Del baile con historia inglesa

Uno de los más importantes sucesos de aquel año en Ilhéus, fue la inauguración de la nueva sede de la Asociación Comercial. Nueva sede que era, en realidad, la primera, pues la Asociación fundada pocos años atrás, había funcionado hasta entonces en el escritorio de Ataulfo Passos, su presidente, y representante de firmas del sur del país. En los últimos tiempos la Asociación estaba tornándose un poderoso elemento en la vida de la ciudad, factor de progreso, promoviendo iniciativas, ejerciendo influencias. La nueva sede, edificio de dos pisos, estaba situada en los alrededores del bar Vesubio, en la calle que unía la plaza San Sebastián con el puerto. A Nacib le habían encomendado las bebidas, los dulces y saladitos para la fiesta de la inauguración, y esa vez no tuvo más remedio que contratar dos mujeres para que ayudaran a Gabriela, porque el pedido era grande.

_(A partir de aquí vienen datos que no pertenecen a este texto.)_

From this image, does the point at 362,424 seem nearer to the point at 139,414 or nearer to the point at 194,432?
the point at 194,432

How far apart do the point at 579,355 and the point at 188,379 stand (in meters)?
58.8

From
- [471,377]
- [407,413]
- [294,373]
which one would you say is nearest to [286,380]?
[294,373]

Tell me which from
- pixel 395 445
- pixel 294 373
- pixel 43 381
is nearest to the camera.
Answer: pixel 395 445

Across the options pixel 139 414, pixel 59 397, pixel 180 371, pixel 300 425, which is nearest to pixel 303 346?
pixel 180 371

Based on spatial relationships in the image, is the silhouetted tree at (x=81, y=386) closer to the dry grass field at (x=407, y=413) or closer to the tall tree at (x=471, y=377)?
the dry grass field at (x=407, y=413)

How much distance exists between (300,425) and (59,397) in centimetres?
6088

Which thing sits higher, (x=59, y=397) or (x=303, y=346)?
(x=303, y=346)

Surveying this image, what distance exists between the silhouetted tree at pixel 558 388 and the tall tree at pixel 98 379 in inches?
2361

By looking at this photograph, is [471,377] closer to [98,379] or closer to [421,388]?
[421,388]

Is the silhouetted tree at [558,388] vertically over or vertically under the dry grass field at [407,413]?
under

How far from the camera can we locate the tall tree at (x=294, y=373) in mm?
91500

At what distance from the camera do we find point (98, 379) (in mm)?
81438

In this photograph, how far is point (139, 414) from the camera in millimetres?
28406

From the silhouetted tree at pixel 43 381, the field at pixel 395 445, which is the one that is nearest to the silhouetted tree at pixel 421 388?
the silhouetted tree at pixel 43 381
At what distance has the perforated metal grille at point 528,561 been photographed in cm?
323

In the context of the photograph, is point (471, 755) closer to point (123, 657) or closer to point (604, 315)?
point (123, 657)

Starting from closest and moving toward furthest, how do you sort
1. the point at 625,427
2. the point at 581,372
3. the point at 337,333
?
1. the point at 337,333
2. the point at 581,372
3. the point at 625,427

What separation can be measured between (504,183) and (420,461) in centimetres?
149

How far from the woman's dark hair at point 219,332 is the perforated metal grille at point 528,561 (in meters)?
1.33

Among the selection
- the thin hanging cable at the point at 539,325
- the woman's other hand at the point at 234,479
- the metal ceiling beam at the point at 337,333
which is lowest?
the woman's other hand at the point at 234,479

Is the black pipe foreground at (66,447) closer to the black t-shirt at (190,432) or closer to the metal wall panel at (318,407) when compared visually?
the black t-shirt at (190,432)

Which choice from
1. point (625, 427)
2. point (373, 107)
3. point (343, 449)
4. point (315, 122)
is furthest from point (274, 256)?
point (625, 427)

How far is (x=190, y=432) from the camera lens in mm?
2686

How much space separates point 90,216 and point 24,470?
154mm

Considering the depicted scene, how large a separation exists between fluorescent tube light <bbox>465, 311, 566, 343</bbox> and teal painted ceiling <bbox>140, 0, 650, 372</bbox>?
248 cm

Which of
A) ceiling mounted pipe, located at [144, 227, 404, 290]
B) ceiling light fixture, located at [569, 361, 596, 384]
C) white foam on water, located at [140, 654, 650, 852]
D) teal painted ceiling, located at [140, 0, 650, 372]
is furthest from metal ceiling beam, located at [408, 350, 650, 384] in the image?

Las elecciones para la presidencia precedieron a la fiesta de la mudanza. Había sido necesario adular a los comerciantes, importadores y exportadores, para que consintieran en que sus nombres figuraran en la mesa directiva. Ahora se disputaban los cargos, porque otorgaban prestigio, crédito en los Bancos, derecho a opinar sobre la administración de la ciudad. Dos listas fueron presentadas, una por la gente de los Bastos, otra por los amigos de Mundinho Falcão.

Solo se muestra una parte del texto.